Son tantas las restauraciones, las reparaciones y los pegotes que se han puesto al viejo Liceu que ya nadie se extraña cuando algún técnico recomienda una más. Hoy mismo, 31 de enero de 1994, a las 10 y media de la mañana, en el escenario no se desarrolla ningún cuadro de ninguna ópera famosa, pero hay la semilla de un drama a punto de estallar. El protagonista es un operario de una empresa de mantenimiento. Las modernas agencias de seguros ya hace tiempo que consideraron que eran insuficientes las medidas tomadas por nuestros tatarabuelos, con sus depósitos en la azotea y sus materiales presuntamente incombustibles; por eso se hizo instalar un telón cortafuegos. Hoy, después de muchos años de servicio, el operario lo está reparando con un soplete. A cada lado, flanqueándolo, dos operarios más, armados con extintores, vigilan atentos las chispas que saltan de la siniestra boca del aparato. Todo está controlado. No más incendios, no más desgracias, no más fantasmas.
          ¿Por qué, pues, aquella diminuta chispa que acaba de desviarse de su camino ha prendido con tanta fuerza en el telón? ¿Por qué empieza a caer fuego del techo y los extintores no son capaces de apagarlo? ¿Por qué arde el decorado? ¿Por qué el fuego se extiende por la platea? ¿Por qué estallan las puertas?
          El incendio está fuera de control.
          La luz cruda del mediodía se oscurece con las densas columnas de humo que se alzan por encima del tejado del edificio, momentos antes de que las llamas se hagan visibles. Las vigas de hierro se funden, el patio de butacas se abrasa, el techo se desploma.
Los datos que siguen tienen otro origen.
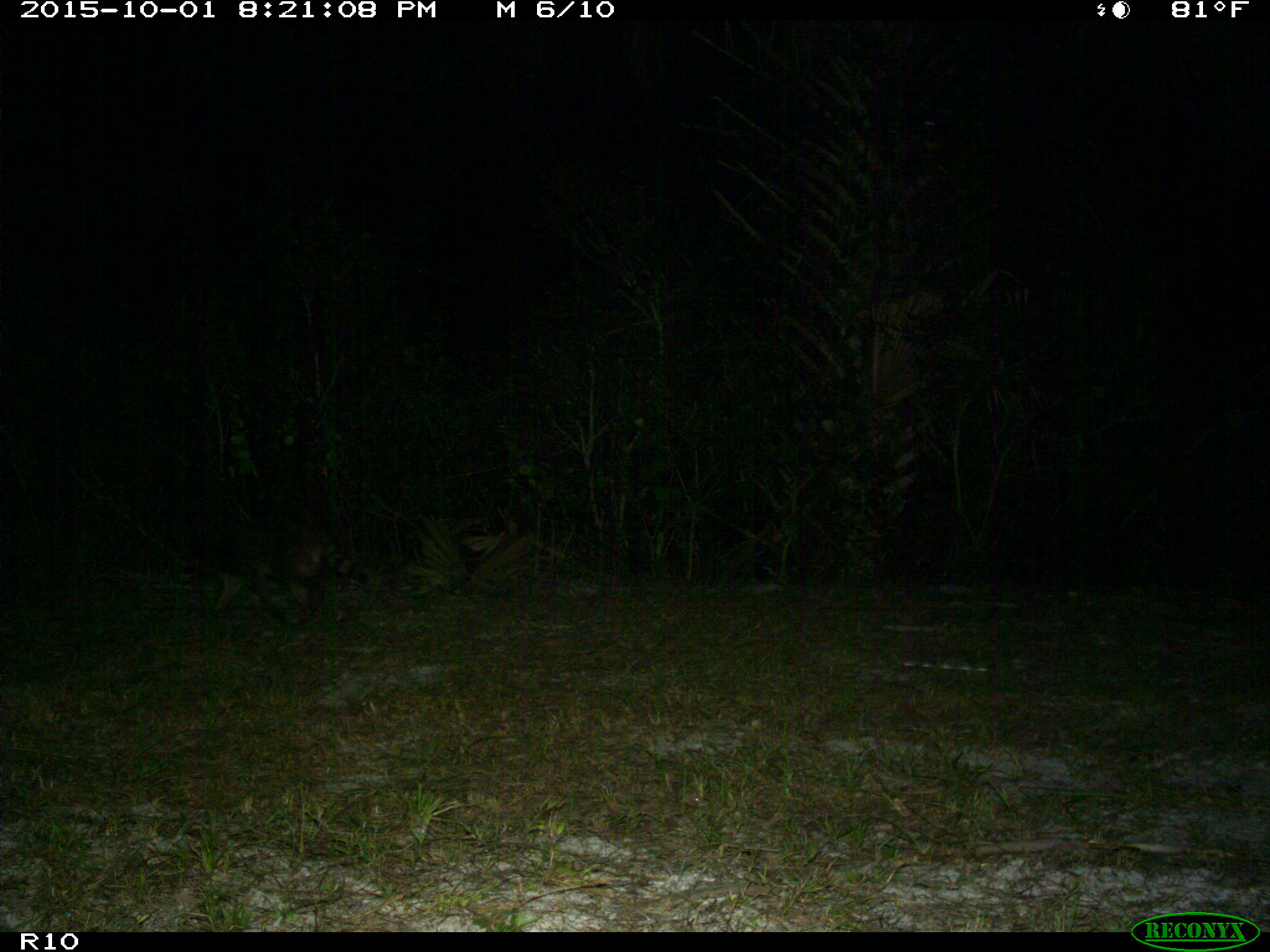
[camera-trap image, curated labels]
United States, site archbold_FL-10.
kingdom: Animalia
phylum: Chordata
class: Mammalia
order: Carnivora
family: Procyonidae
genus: Procyon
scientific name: Procyon lotor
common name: common raccoon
El teatro es un infierno, una chimenea humeante, una pira cada vez más y más alta.
          En La Rambla, una multitud horrorizada y expectante, con los ojos llenos de lágrimas y de humo, contempla impotente y atónita la última y apocalíptica función, con ribetes wagnerianos, del Gran Teatre del Liceu. Llegan los bomberos; llegan tarde; después habrá un baile de cifras sobre la hora en que se recibió el aviso de incendio. Setenta hombres, treinta bombas, cuatro escaleras, una ambulancia, seis vehículos de asistencia técnica y diversos helicópteros no dan abasto para controlar el fuego. Dos horas son suficientes para convertir el edificio, una vez más, en un montón de ruinas calcinadas, en un siniestro total.
          El cielo grisáceo del invierno es el único techo de un patio de butacas abrasado. Las lonjas parecen nichos, agujeros negros y uniformes, como ojos ciegos acechando sobre el vacío. La platea es un montón de yeso carbonizado y de vigas fundidas. La fachada, como siempre milagrosamente intacta, separa el paseo de la nada, de aquel vestíbulo que ya no lleva a ninguna parte. Todavía tenues columnitas de humo se alzan aquí y allá, como dedos levantándose en un último ruego hacia el cielo... El Liceu es, una vez más, un montón de ruinas calcinadas.
          ...Y entre esos cascotes alguien encontrará un papelito, algo chamuscado en las puntas donde se lee:

Sóc un Mussol
i vaig tot sol
si el torneu a aixecar
jo el tornaré a cremar.



1 «El día de San Jaime del año treinta y cinco / hubo gran fiesta dentro del Torín; / salieron siete toros todos fueron malos; / esa fue la causa de quemar conventos.»
2 «Soy un búho / y voy solo / si volvéis a levantarlo / yo volveré a quemarlo.»
3 Ignacio Agustí: La saga de los Rius.